GOAL OF THE EXERCISE:
All lines from the one with "New Zealand, site EFH_HCAMB05, 2020-01-16" onward, through the last line of the records below, are to be retyped word for word.

RECORDS FOR THE TASK:
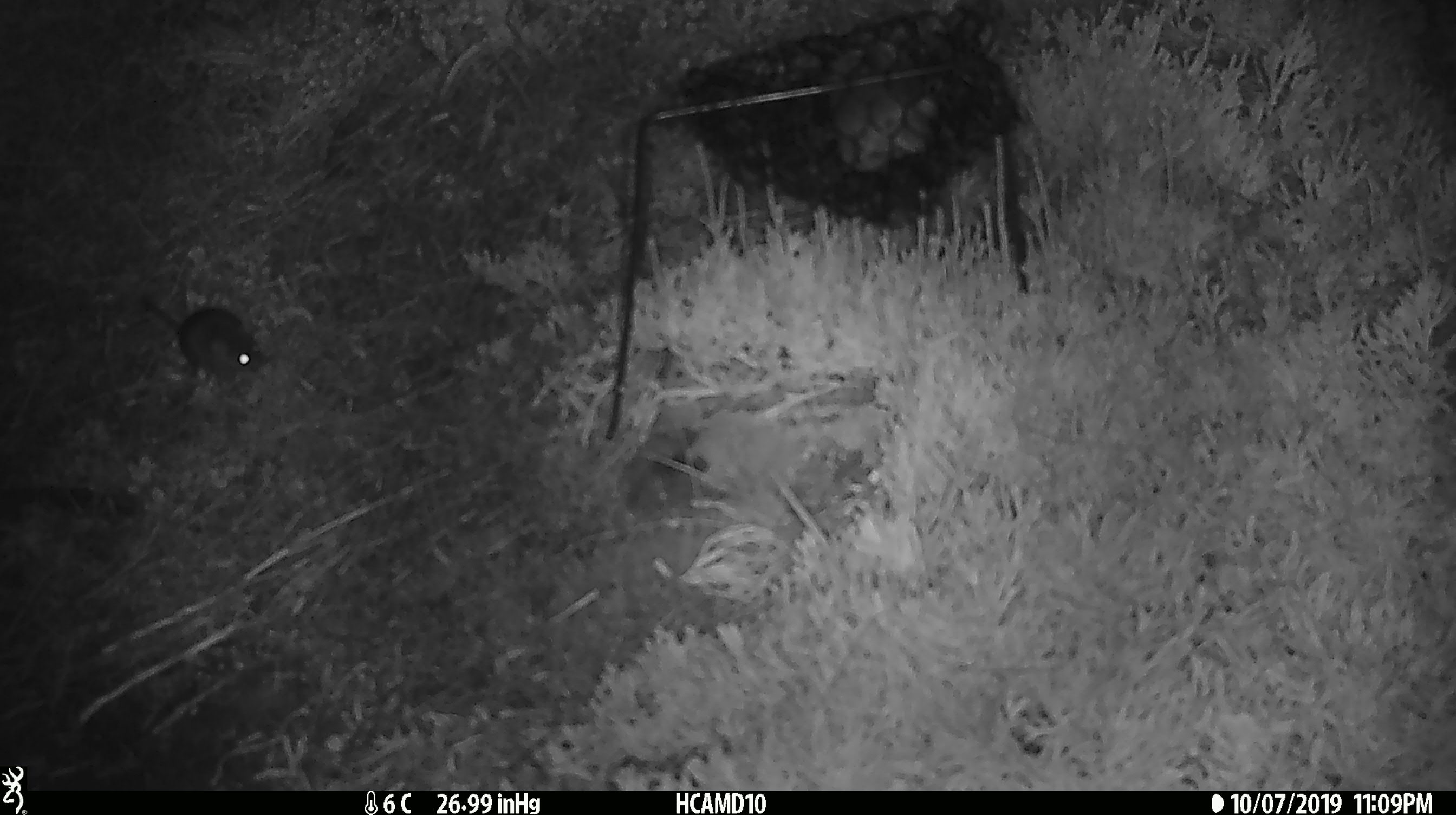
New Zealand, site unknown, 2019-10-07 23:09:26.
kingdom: Animalia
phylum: Chordata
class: Mammalia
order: Rodentia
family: Muridae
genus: Mus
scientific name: Mus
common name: mouse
Mouse (Mus).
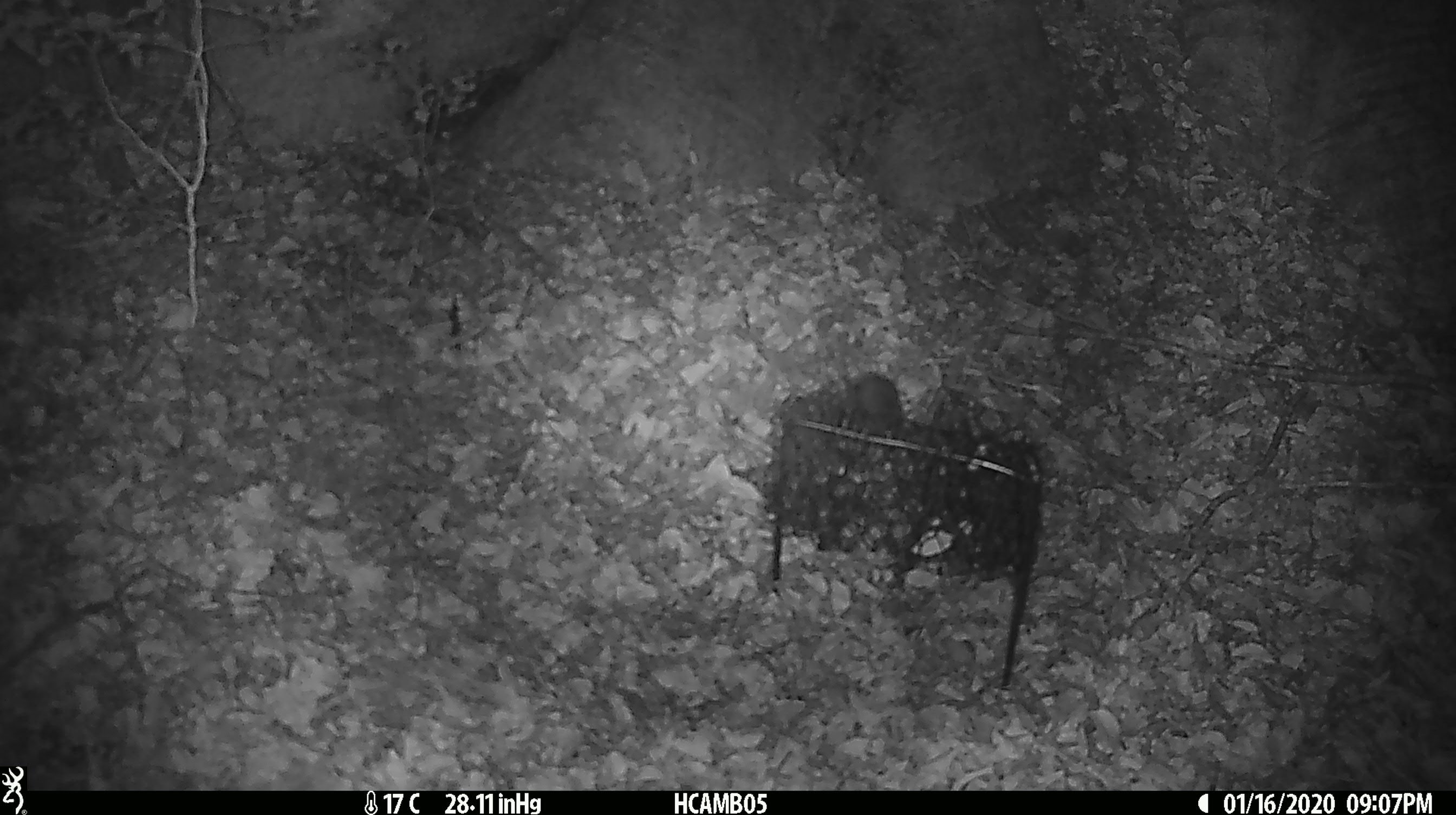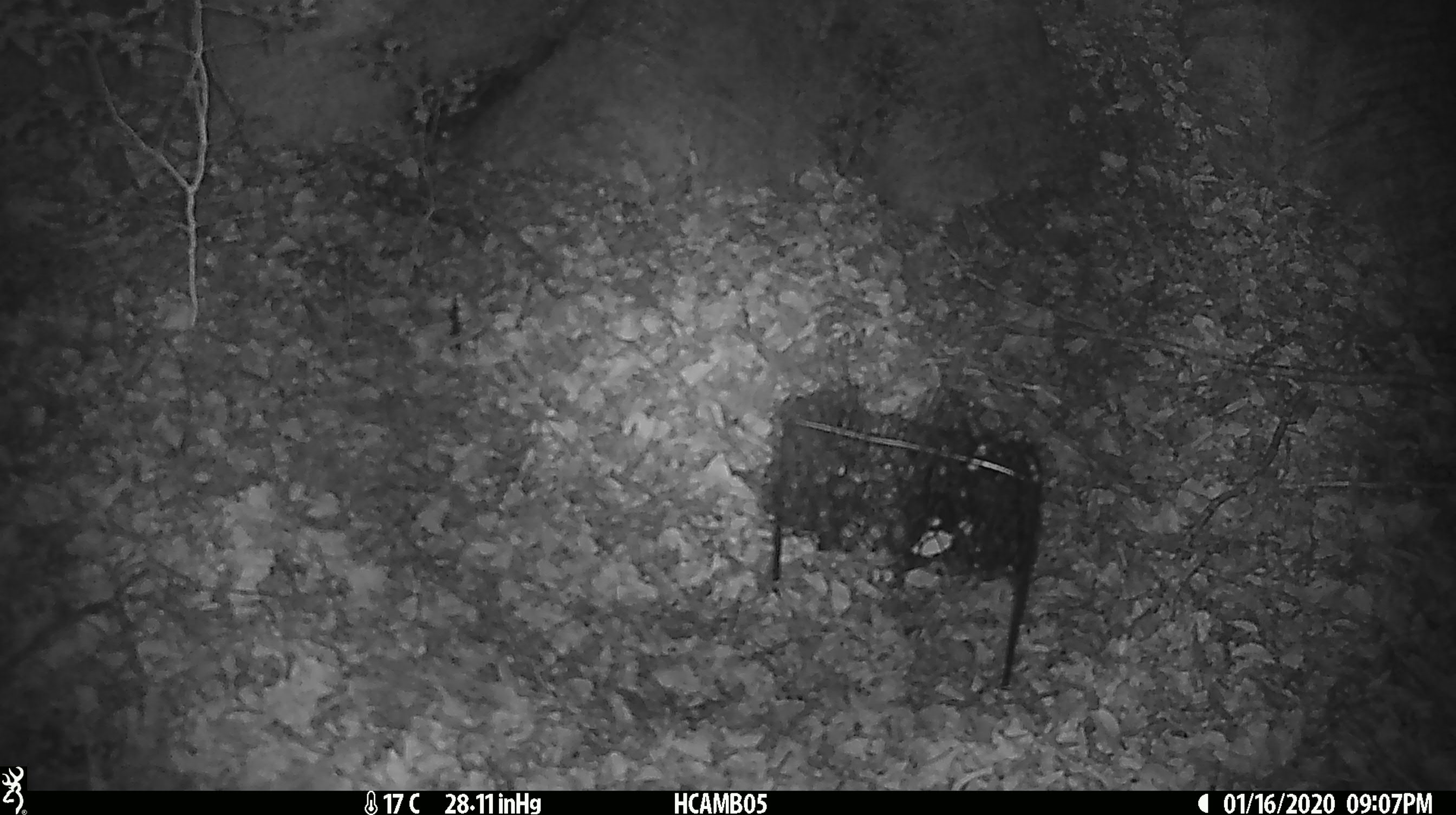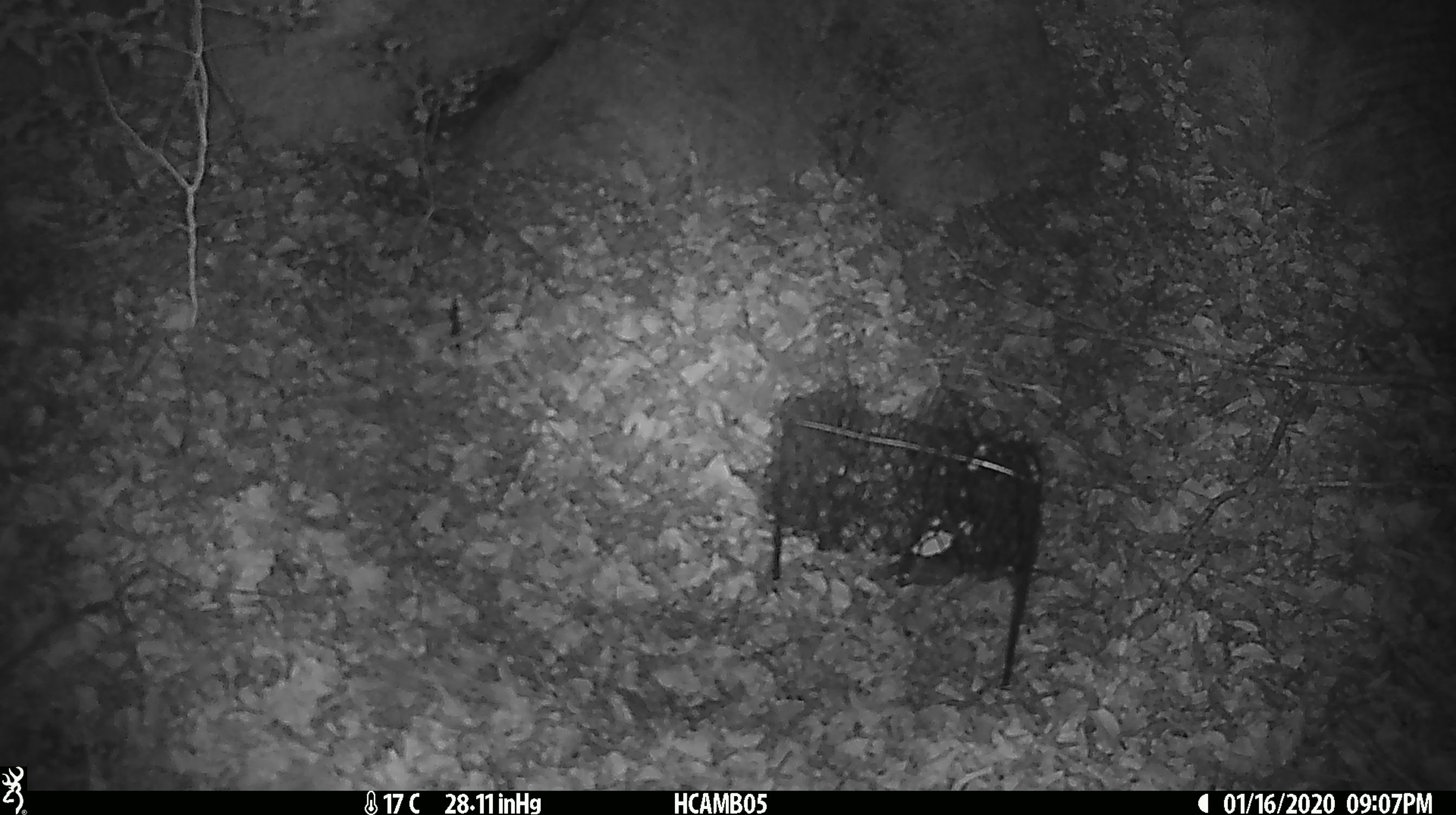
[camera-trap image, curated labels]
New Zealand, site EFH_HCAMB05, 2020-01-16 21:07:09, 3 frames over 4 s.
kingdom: Animalia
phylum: Chordata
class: Mammalia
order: Rodentia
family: Muridae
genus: Mus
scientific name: Mus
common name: mouse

ANSWER FOR THE TASK:
New Zealand, site EFH_HCAMB05, 2020-01-16 21:07:09, 3 frames over 4 s.
kingdom: Animalia
phylum: Chordata
class: Mammalia
order: Rodentia
family: Muridae
genus: Mus
scientific name: Mus
common name: mouse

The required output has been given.